→ **Short exercise**
Format the lines from the one containing "From the photographer's" through the end of the records, inclusive, as a JSON list of strings with one string per line, leaving out blank lines.

** START Available records **

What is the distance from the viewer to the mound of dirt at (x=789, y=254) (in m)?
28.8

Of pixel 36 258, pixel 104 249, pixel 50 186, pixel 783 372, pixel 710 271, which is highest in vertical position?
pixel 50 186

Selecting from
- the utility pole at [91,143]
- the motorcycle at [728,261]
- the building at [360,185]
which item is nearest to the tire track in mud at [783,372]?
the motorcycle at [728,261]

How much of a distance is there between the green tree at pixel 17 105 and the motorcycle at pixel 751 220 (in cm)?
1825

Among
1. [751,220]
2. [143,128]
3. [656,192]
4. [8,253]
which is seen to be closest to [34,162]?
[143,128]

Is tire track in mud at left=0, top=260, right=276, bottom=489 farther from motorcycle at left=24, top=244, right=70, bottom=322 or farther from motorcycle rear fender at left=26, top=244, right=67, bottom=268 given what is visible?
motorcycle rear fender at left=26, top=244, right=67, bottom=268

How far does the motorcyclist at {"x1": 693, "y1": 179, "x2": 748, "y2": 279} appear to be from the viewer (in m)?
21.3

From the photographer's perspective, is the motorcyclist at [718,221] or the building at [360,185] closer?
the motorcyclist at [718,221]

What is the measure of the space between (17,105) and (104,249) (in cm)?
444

** END Available records **

→ **The answer**
[
  "From the photographer's perspective, is the motorcyclist at [718,221] or the building at [360,185] closer?",
  "the motorcyclist at [718,221]",
  "What is the measure of the space between (17,105) and (104,249) (in cm)?",
  "444"
]